D&D Race/Class Combos in ~1 Million Character Sheets
Last year, I scraped data from more than 1 million D&D character sheets from online sources, storing them in a SQLite database. The project was both for my own curiosity, and because I wanted to get some more hands-on practice using SQL. Just storing the data required learning how to use SQLAlchemy, which was worth the time on its own.

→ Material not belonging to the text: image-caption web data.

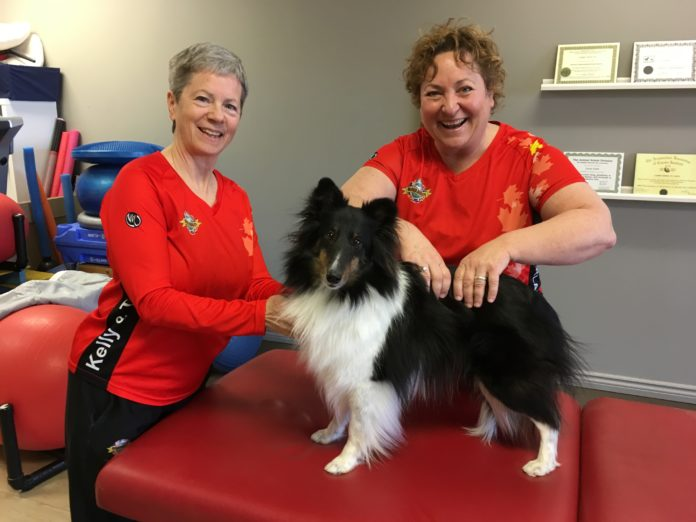 Kemptville Physiotherapy Centre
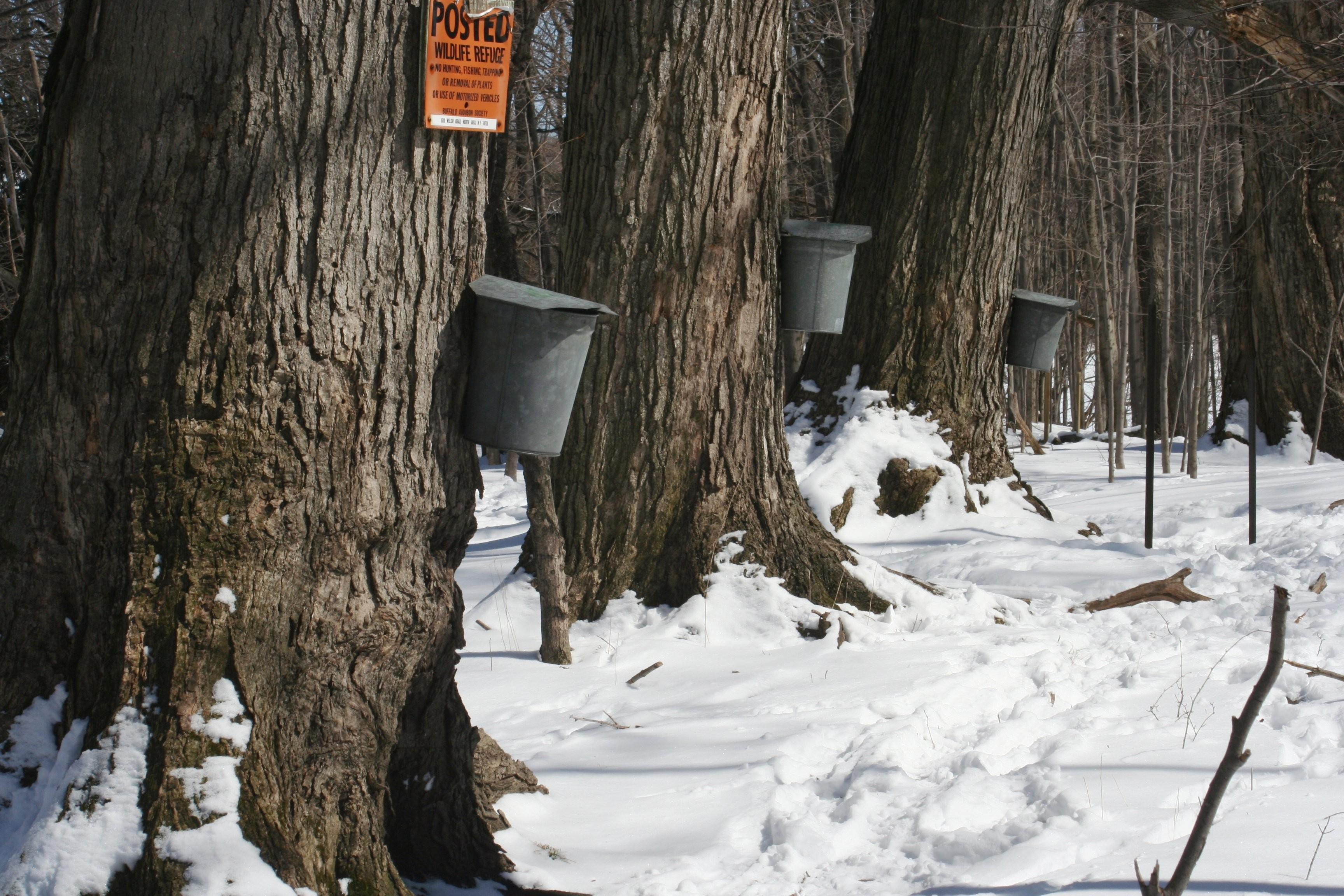 accae884aa1 click to enlarge maple sap buckets - beaver meadow audubon center.jpg. Syrup  season is upon us. In the Hudson Valley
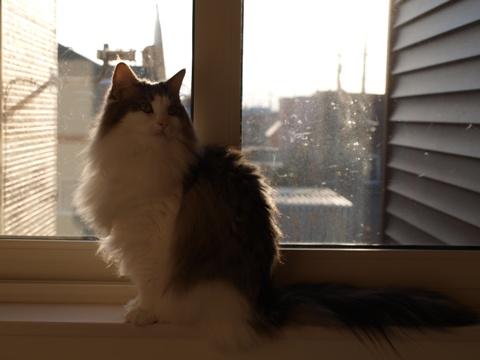 フレイヤも窓辺で(2010.11.25)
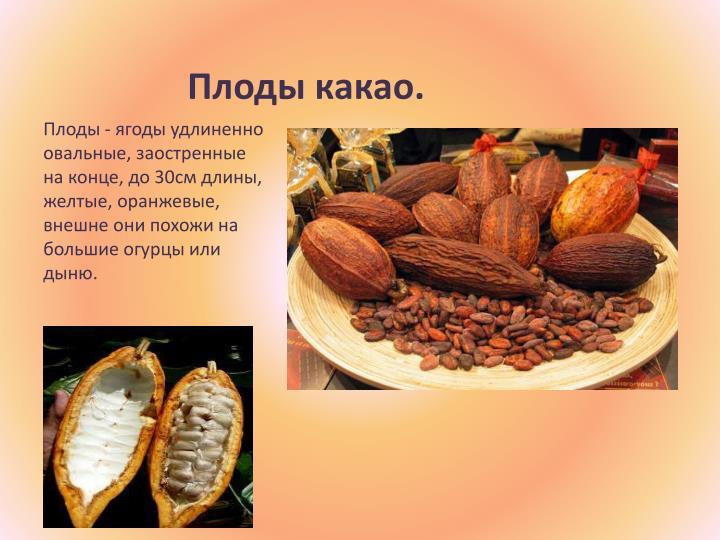 Плоды какао.
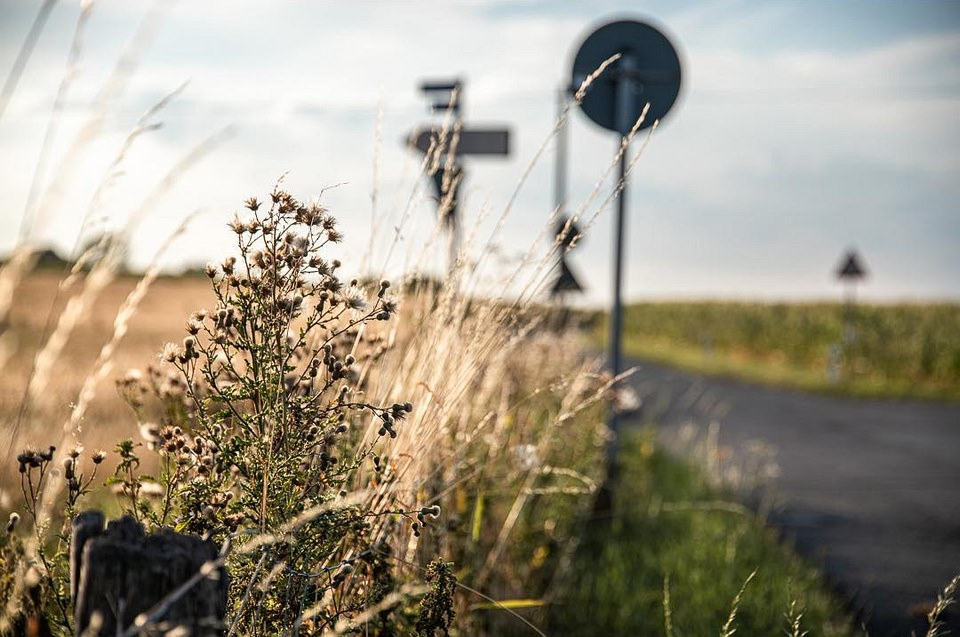 Gräser am Straßenrand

Anyways, now I have a big database of D&D characters, from which you can extract all sorts of fun insights. This notebook shows the most common race and class pairings.
import sqlite3
import pandas as pd
import numpy as np
import seaborn as sns
from matplotlib import pyplot as plt
# Connect to the database
con = sqlite3.connect("../../db/main_11-30-21.db")
The query below extracts just the class and race from each character. Due to the way the data was coded, a case statement is necessary to disentangle subraces. It also filters out homebrew classes and class names that contain a parenthesis, which are usually unearthed arcana classes, designated by (UA).
query = '''
SELECT
classes.charId AS charId,
classes.classLevel,
cd.className,
CASE
WHEN r.isSubRace = 1 THEN
baseRaceId
ELSE
r.fullName
END raceName
FROM classes
LEFT JOIN characterSheet cs ON classes.charId = cs.Id
LEFT JOIN race r ON cs.raceId = r.Id
LEFT JOIN classDefinition cd ON classes.classDefinitionId = cd.Id
WHERE
cs.raceID IS NOT NULL
AND r.isHomebrew = 0
AND cd.isHomebrew = 0
AND NOT raceName LIKE '%(%'
ORDER BY charId;
'''
df = pd.read_sql_query(query, con)
df
charId | classLevel | className | raceName | |
---|---|---|---|---|
0 | 2510 | 2 | Wizard | Elf |
1 | 2778 | 1 | Warlock | Tiefling |
2 | 2806 | 3 | Druid | Genasi |
3 | 2903 | 11 | Monk | Elf |
4 | 2988 | 1 | Monk | Dragonborn |
... | ... | ... | ... | ... |
1041035 | 52414131 | 6 | Paladin | Half-Elf |
1041036 | 52414131 | 9 | Sorcerer | Half-Elf |
1041037 | 52414131 | 5 | Warlock | Half-Elf |
1041038 | 52414159 | 18 | Druid | Warforged |
1041039 | 52414174 | 1 | Rogue | Aarakocra |
1041040 rows × 4 columns
There are more rows than unique characters. This is because of multiclassed characters, which get a row for each unique class. I’ll leave the data as-is and count each unique class for each character a separate time.
len(df.charId.unique())
928135
We’ll limit ourselves to just the 12 most common races and classes, for a more manageable visualization.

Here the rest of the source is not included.